SEC. 1709. DATA COLLECTION.
There is established within the Reserve a division, to be
known as the “Division of Data Collection”, which, to the
extent practicable, shall—
(1) be led by a Director selected by the Board;
(2) develop and maintain a proprietary dataset sufficient
to ensure the thorough analysis of global critical minerals
and materials markets;
(3) collect and maintain sufficient datasets, including
data comprising global, domestic, and partner country markets
and, to the extent possible, data derived from individual
critical mineral and material projects, to inform and
estimate—
(A) production, extraction, infrastructure, repurposing,
and recycling costs for critical minerals and materials
supply chains;
(B) collection and recycling rates for critical minerals
and materials in domestic and partner country markets; and
(C) the forecast of supply and demand of critical minerals
and materials within domestic and partner country markets;
(4) collect and maintain—
(A) actual transaction price data for critical minerals and
materials in the global market, including geographic data;
and
(B) any other datasets necessary to effectuate such
purpose, including modeled transaction data and datasets
produced by or derivative of datasets produced by the
People's Republic of China;
(5) using the most current data collected under paragraphs
(3) and (4), support the activities described in sections
1710 and 1712;
(6) consult with relevant heads of Federal departments and
agencies, including—
(A) the Secretary of Agriculture;
(B) the Secretary of Commerce;
(C) the Secretary of Defense;
(D) the Secretary of Energy;
(E) the Secretary of the Interior;
(F) the Secretary of State;
(G) the Secretary of the Treasury;
(H) the Chief Executive Officer of the United States
International Development Finance Corporation;
(I) the Director of the Central Intelligence Agency;
(J) the Director of the United States Geological Survey;
(K) the President of the Export-Import Bank of the United
States; and
(L) any other Federal department or agency head the
Director determines necessary;
(7) establish mechanisms when establishing loan terms,
contracts, and agreements as described in this title to
collect the necessary data required by this section; and
(8) to the extent practicable, carry out the
responsibilities of this section using existing government
data and information.

________________________

▶ WORK INSTRUCTIONS:
A. Answer these questions from the data collection section.
(i) Who selects the Director who leads the Division of Data Collection?
(ii) Datasets produced by which country are named in paragraph (4)?
(iii) Which sections describe the activities that the division supports under paragraph (5)?
B. Below the heading, the data collection section is a single sentence that begins "There is established within the Reserve a division" and ends "using existing government data and information." Translate that sentence into Spanish.

▶ EXTRACTED DATA:
________________________

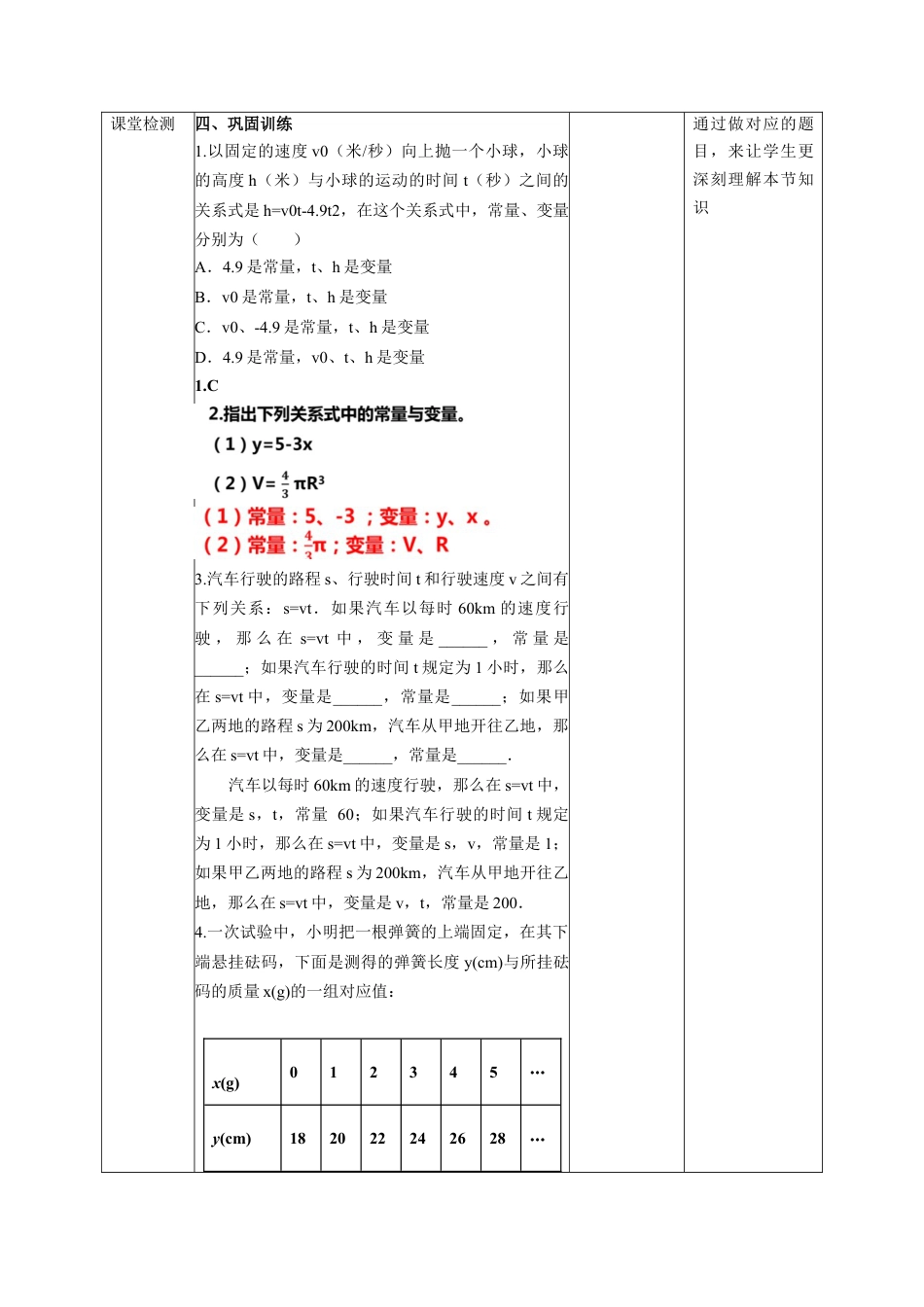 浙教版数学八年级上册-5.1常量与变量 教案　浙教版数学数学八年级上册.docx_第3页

________________________

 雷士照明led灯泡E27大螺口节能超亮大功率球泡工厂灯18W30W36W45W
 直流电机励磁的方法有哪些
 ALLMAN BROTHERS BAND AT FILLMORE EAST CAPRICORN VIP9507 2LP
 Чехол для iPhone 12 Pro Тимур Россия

________________________

▶ EXERCISE RESULTS:
A.
(i) The Board.
(ii) The People's Republic of China.
(iii) Sections 1710 and 1712.

B.
Se establece dentro de la Reserva una división, que se denominará «División de Recopilación de Datos», la cual, en la medida de lo posible, deberá:
(1) estar dirigida por un Director seleccionado por la Junta;
(2) desarrollar y mantener un conjunto de datos propio suficiente para garantizar el análisis exhaustivo de los mercados mundiales de minerales y materiales críticos;
(3) recopilar y mantener conjuntos de datos suficientes, incluidos datos que abarquen los mercados mundiales, nacionales y de países socios y, en la medida de lo posible, datos derivados de proyectos individuales de minerales y materiales críticos, para fundamentar y estimar:
(A) los costos de producción, extracción, infraestructura, reutilización y reciclaje de las cadenas de suministro de minerales y materiales críticos;
(B) las tasas de recolección y reciclaje de minerales y materiales críticos en los mercados nacionales y de países socios; y
(C) la previsión de la oferta y la demanda de minerales y materiales críticos en los mercados nacionales y de países socios;
(4) recopilar y mantener:
(A) datos de precios de transacciones reales de minerales y materiales críticos en el mercado mundial, incluidos datos geográficos; y
(B) cualquier otro conjunto de datos necesario para cumplir dicho propósito, incluidos datos de transacciones modelados y conjuntos de datos producidos por la República Popular China o derivados de conjuntos de datos producidos por ella;
(5) con los datos más actuales recopilados conforme a los párrafos (3) y (4), apoyar las actividades descritas en las secciones 1710 y 1712;
(6) consultar con los jefes pertinentes de los departamentos y agencias federales, entre ellos:
(A) el Secretario de Agricultura;
(B) el Secretario de Comercio;
(C) el Secretario de Defensa;
(D) el Secretario de Energía;
(E) el Secretario del Interior;
(F) el Secretario de Estado;
(G) el Secretario del Tesoro;
(H) el Director Ejecutivo de la Corporación Financiera Internacional para el Desarrollo de los Estados Unidos;
(I) el Director de la Agencia Central de Inteligencia;
(J) el Director del Servicio Geológico de los Estados Unidos;
(K) el Presidente del Banco de Exportación e Importación de los Estados Unidos; y
(L) cualquier otro jefe de departamento o agencia federal que el Director considere necesario;
(7) establecer mecanismos, al fijar los términos de préstamos, contratos y acuerdos descritos en este título, para recopilar los datos necesarios que exige esta sección; y
(8) en la medida de lo posible, cumplir las responsabilidades de esta sección utilizando los datos y la información existentes del gobierno.